(Beginning of Supplied entries)

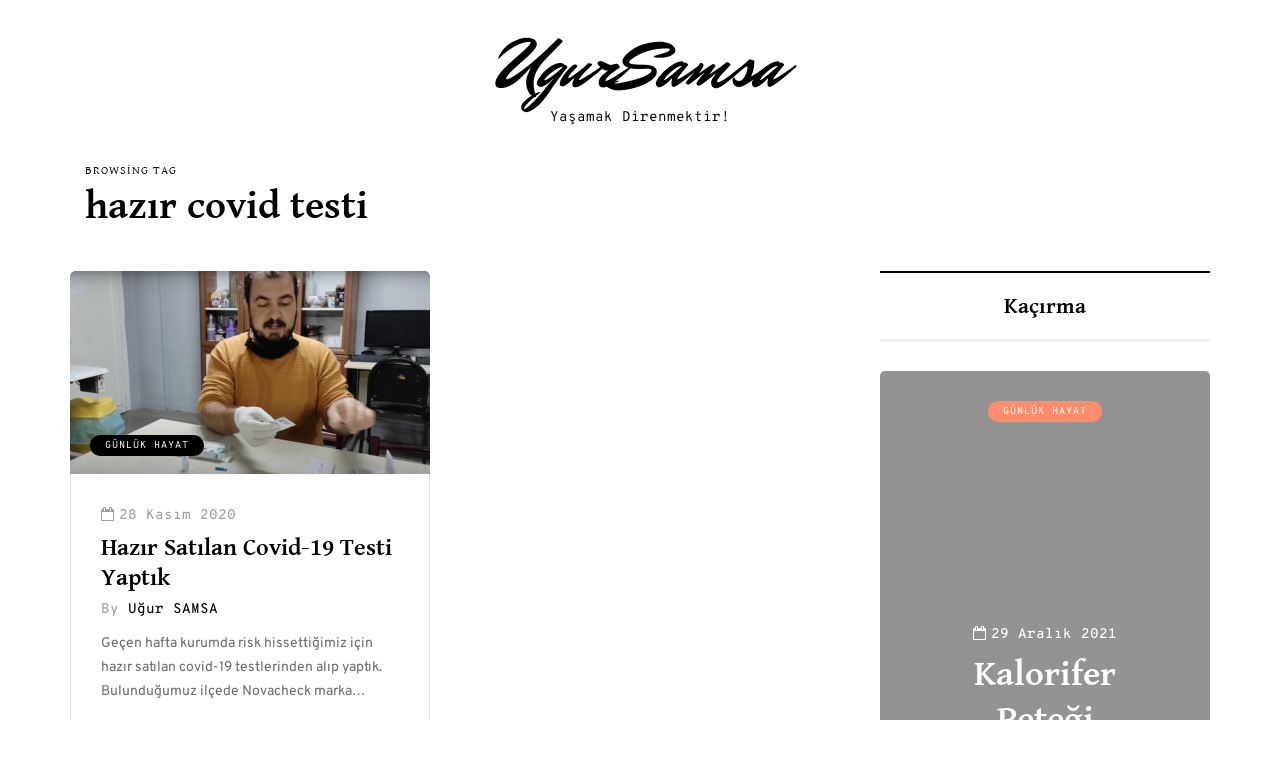

--- FILE ---
content_type: application/javascript
request_url: https://ugursamsa.com/wp-content/uploads/js-cache-davenport.js?ver=1756847460.4253
body_size: -333
content:
/* Cache file created at 2024-07-19 18:00:02 */    (function($){
    $(document).ready(function() {


        
    });
    })(jQuery);
     /*2024-07-19 18:00*//* JS Generator Execution Time: 0.00015997886657715 seconds */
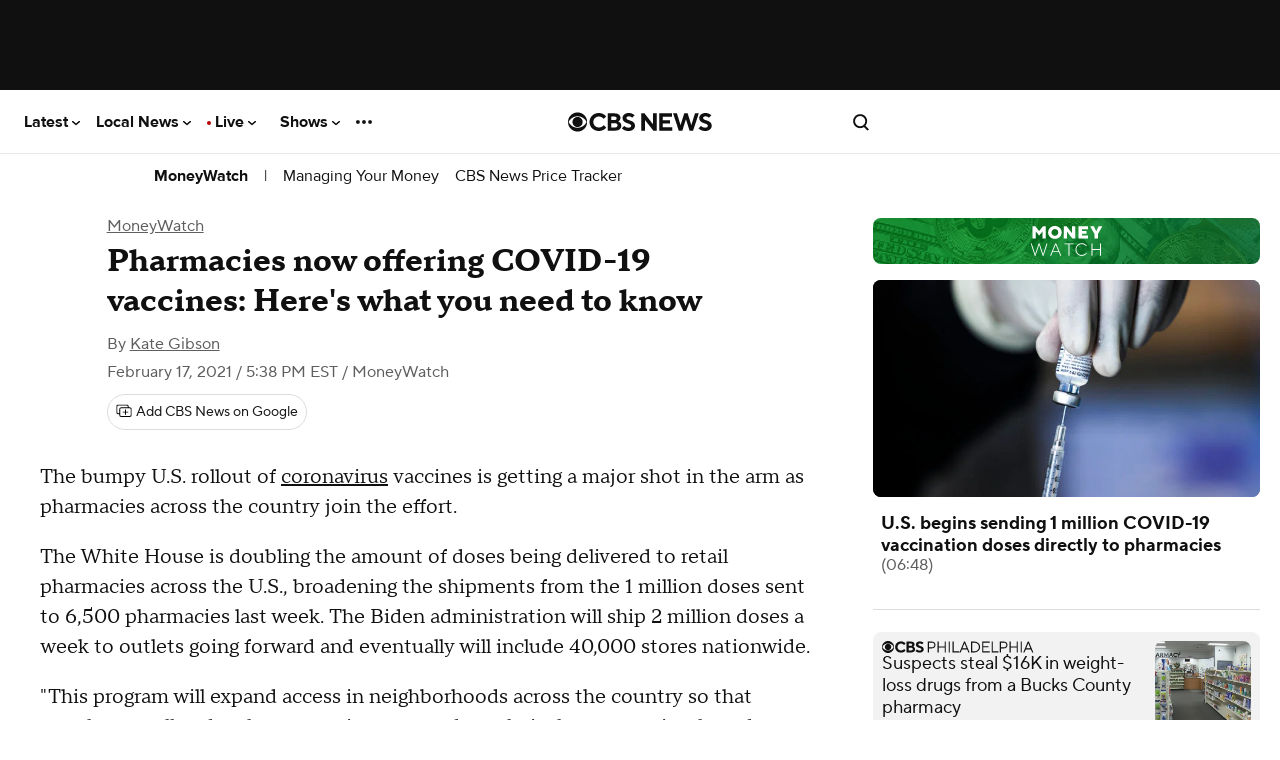

--- FILE ---
content_type: application/javascript
request_url: https://www.cbsnews.com/fly/bundles/cbsnewscore/js-build/third-party/facebook-sdk.js?v=4e641f7bd49d2adb26747e5129c27650
body_size: -189
content:
define([],function(){CBSNEWS.features.executeWithConsent(["facebook-sdk"],"social",function(){require(["https://connect.facebook.net/en_US/sdk.js#xfbml=1&version=v4.0&"])},this)});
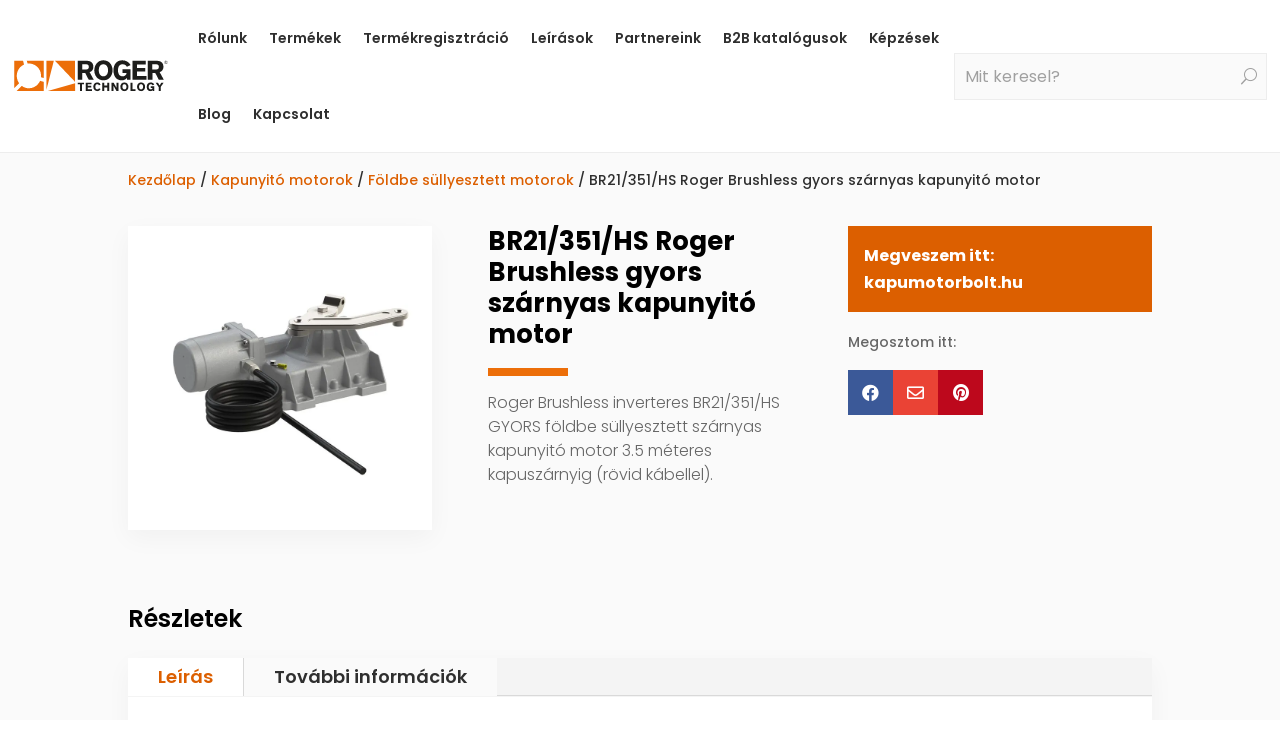

--- FILE ---
content_type: image/svg+xml
request_url: https://rogertechnology.hu/wp-content/uploads/2023/04/roger_technology.svg
body_size: 1712
content:
<svg xmlns="http://www.w3.org/2000/svg" xmlns:xlink="http://www.w3.org/1999/xlink" version="1.1" id="Livello_1" x="0px" y="0px" viewBox="0 0 670.1 146" style="enable-background:new 0 0 670.1 146;" xml:space="preserve"> <style type="text/css"> .st0{fill:#1D1D1B;} .st1{fill:#EC6E09;} .st2{fill:none;stroke:#1D1D1B;stroke-width:0.25;stroke-linecap:round;stroke-linejoin:round;stroke-miterlimit:10;} </style> <g> <path class="st0" d="M298.9,22.8h17.8c6.2,0.1,10.4,3.4,10.4,10.9c0,7.5-4.2,10.8-10.4,11h-17.8V22.8z M279.5,89h19.5V59.8h12.4 L326.6,89h21.7l-17.8-32.6c9.7-3,16.1-11.4,16.1-21.9c0-18.2-10.7-26.7-28.2-26.7h-38.9V89z"></path> <path class="st0" d="M409.9,48.4c0,12.5-5.5,25.8-19.9,25.8c-15.3,0-19.9-13.9-19.9-25.8c0-18.2,8.5-25.8,19.9-25.8 C404.4,22.6,409.9,35.6,409.9,48.4z M429.3,48.4c0-22.8-14.5-42.9-39.3-42.9c-24.8,0-39.3,20.1-39.3,42.9 c0,22.8,14.5,42.9,39.3,42.9C414.8,91.3,429.3,71.2,429.3,48.4z"></path> <path class="st0" d="M491.1,33.2c-3.8-7-10.2-10.6-18.4-10.6c-11.9,0-20,8-20,25.8c0,15.7,6.8,25.8,20,25.8 c7.1,0,16.4-4.3,17.3-14.7h-17.3V43.7h33.7V89h-15.1v-7.3c-5,6-13.1,9.6-22.6,9.6c-23.5,0-35.4-17.8-35.4-42.5 c0-24.8,12.8-43.2,38.1-43.2c15.3,0,28.2,7.1,35.8,20.3L491.1,33.2z"></path> <path class="st0" d="M515.2,89V7.8h57.3v15.7h-37.8v14.8H570v15.7h-35.3v19.2h41.1V89H515.2z"></path> <path class="st0" d="M601.1,22.8h17.8c6.2,0.1,10.4,3.4,10.4,10.9c0,7.5-4.2,10.8-10.4,11h-17.8V22.8z M581.7,89h19.5V59.8h12.4 L628.8,89h21.7l-17.8-32.6c9.7-3,16.1-11.4,16.1-21.9c0-18.2-10.7-26.7-28.2-26.7h-38.9V89z"></path> <path class="st0" d="M279.5,101.3h26.7v6.9h-9v28.5h-8.6v-28.5h-9V101.3z"></path> <path class="st0" d="M313.3,136.7v-35.4h25.5v6.9H322v6.5h15.7v6.9H322v8.3h18.3v6.9H313.3z"></path> <path class="st0" d="M370.8,113.1c-1.2-3.3-4.2-5.3-7.2-5.3c-4.8,0-8.5,3.3-8.5,11.2c0,5.2,2,11.2,8.8,11.2c2.3,0,5.7-1.8,7.1-5 l6.8,3.4c-3,5.5-8.1,9-13.9,9c-11,0-17.5-8.7-17.5-18.7c0-9.9,6-18.7,16.8-18.7c6.8,0,11.3,3.4,14.5,9.2L370.8,113.1z"></path> <path class="st0" d="M385.3,101.3h8.6v12.7h12.9v-12.7h8.6v35.4h-8.6v-14.9h-12.9v14.9h-8.6V101.3z"></path> <path class="st0" d="M425.3,101.3h8.7l12.6,22.6h0.1v-22.6h7.9v35.4H446l-12.7-22.2h-0.1v22.2h-7.9V101.3z"></path> <path class="st0" d="M489.3,119c0,5.5-2.4,11.2-8.8,11.2c-6.8,0-8.8-6.1-8.8-11.2c0-7.9,3.8-11.2,8.8-11.2 C486.9,107.8,489.3,113.5,489.3,119z M497.9,119c0-9.9-6.5-18.7-17.5-18.7c-11,0-17.5,8.7-17.5,18.7c0,9.9,6.5,18.7,17.5,18.7 C491.5,137.7,497.9,129,497.9,119z"></path> <path class="st0" d="M506.3,101.3h8.6v27.9h13.5v7.5h-22.1V101.3z"></path> <path class="st0" d="M561.3,119c0,5.5-2.4,11.2-8.8,11.2c-6.8,0-8.8-6.1-8.8-11.2c0-7.9,3.8-11.2,8.8-11.2 C558.8,107.8,561.3,113.5,561.3,119z M569.9,119c0-9.9-6.5-18.7-17.5-18.7c-11,0-17.5,8.7-17.5,18.7c0,9.9,6.5,18.7,17.5,18.7 C563.5,137.7,569.9,129,569.9,119z"></path> <path class="st0" d="M602.5,112.4c-1.7-3-4.5-4.6-8.2-4.6c-5.3,0-8.9,3.5-8.9,11.2c0,6.9,3,11.2,8.9,11.2c3.2,0,7.3-1.9,7.7-6.4 h-7.7V117h15v19.7h-6.7v-3.2c-2.2,2.6-5.8,4.2-10.1,4.2c-10.4,0-15.7-7.8-15.7-18.5c0-10.8,5.7-18.8,16.9-18.8 c6.8,0,12.5,3.1,15.9,8.8L602.5,112.4z"></path> <path class="st0" d="M628.1,120.2L615,101.3h10.1l7.3,12.2l7.3-12.2h10.1l-13.1,18.9v16.5h-8.6V120.2z"></path> <g> <polygon class="st1" points="267.8,98 267.8,7.9 181.4,7.9 "></polygon> <polygon class="st1" points="150.1,136.8 267.8,136.8 267.8,103.8 "></polygon> <polygon class="st1" points="176,7.9 144.3,7.9 144.3,131.3 "></polygon> </g> <g> <path class="st0" d="M654.5,9.1c1.4-1.5,3.1-2.2,5.1-2.2c2,0,3.7,0.7,5.1,2.2c1.4,1.5,2.1,3.3,2.1,5.3c0,2.1-0.7,3.9-2.1,5.3 c-1.4,1.5-3.1,2.2-5.1,2.2c-2,0-3.7-0.7-5.1-2.2c-1.4-1.5-2.1-3.3-2.1-5.3C652.3,12.4,653.1,10.6,654.5,9.1z M655,19.2 c1.3,1.3,2.8,2,4.5,2c1.8,0,3.3-0.7,4.5-2c1.3-1.3,1.9-2.9,1.9-4.8c0-1.9-0.6-3.4-1.9-4.8c-1.3-1.3-2.8-2-4.5-2 c-1.8,0-3.3,0.7-4.5,2c-1.3,1.3-1.9,2.9-1.9,4.8C653.1,16.3,653.8,17.9,655,19.2z M655.5,18.3c0.6,0,0.9,0,1.1-0.1 c0.2-0.1,0.3-0.3,0.3-0.6v-6.4c0-0.3-0.1-0.5-0.3-0.6c-0.2-0.1-0.6-0.1-1.1-0.1V9.9h4.1c1,0,1.9,0.2,2.5,0.6c0.7,0.4,1,1,1,1.7 c0,0.6-0.3,1.1-0.8,1.5c-0.5,0.4-1.2,0.6-2.1,0.7v0.1c1,0.3,1.7,1.1,2,2.2c0.3,1.1,0.5,1.7,0.7,1.7c0.3,0,0.4-0.1,0.5-0.4 c0.1-0.2,0.1-0.6,0.2-1.1h0.5c-0.1,0.6-0.2,1.1-0.3,1.4c-0.3,0.6-0.8,0.8-1.5,0.8c-0.7,0-1.1-0.2-1.3-0.7 c-0.1-0.3-0.2-0.8-0.3-1.7c-0.1-0.9-0.2-1.4-0.6-1.7c-0.3-0.3-1-0.4-1.9-0.3v3c0,0.3,0.1,0.6,0.4,0.7c0.2,0.1,0.5,0.1,1,0.1v0.5 h-4.3V18.3z M660.5,13.8c0.6-0.2,0.9-0.8,0.9-1.7c0-0.6-0.2-1-0.5-1.3c-0.3-0.3-0.8-0.5-1.5-0.5c-0.4,0-0.6,0-0.8,0.1 c-0.2,0.1-0.3,0.3-0.3,0.6v2.9C659.4,14.1,660.2,14,660.5,13.8z"></path> </g> <g> <g id="LINE_85_"> <path class="st1" d="M132.3,7.9H59.7l3.1,11.7c3.9-0.4,7.8-0.4,11.7,0c28.8,3.3,49.5,29.5,46.3,58.6l11.6,3.1V7.9z"></path> </g> <g id="LINE_87_"> <line class="st2" x1="128.9" y1="97.8" x2="128.9" y2="136.7"></line> </g> <g id="LINE_89_"> <path class="st1" d="M132.3,97.8l-15.6-4.2c-1.6,3.6-3.5,7.1-5.8,10.2c-17.2,23.6-50.1,28.6-73.4,11.2L16,136.7h116.3"></path> </g> <g> <g id="LINE_93_"> <path class="st1" d="M47.6,23.7L43.4,7.9H4.9v117.6l21.5-21.7c-2.3-3.2-4.3-6.6-5.8-10.2C8.9,66.7,21,35.5,47.6,23.7z"></path> </g> </g> </g> </g> </svg>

(End of Supplied entries)

What to produce —
Every line that holds the string "function" must be copied from the records above.

Solution below —
/* Cache file created at 2024-07-19 18:00:02 */    (function($){
    $(document).ready(function() {
define([],function(){CBSNEWS.features.executeWithConsent(["facebook-sdk"],"social",function(){require(["https://connect.facebook.net/en_US/sdk.js#xfbml=1&version=v4.0&"])},this)});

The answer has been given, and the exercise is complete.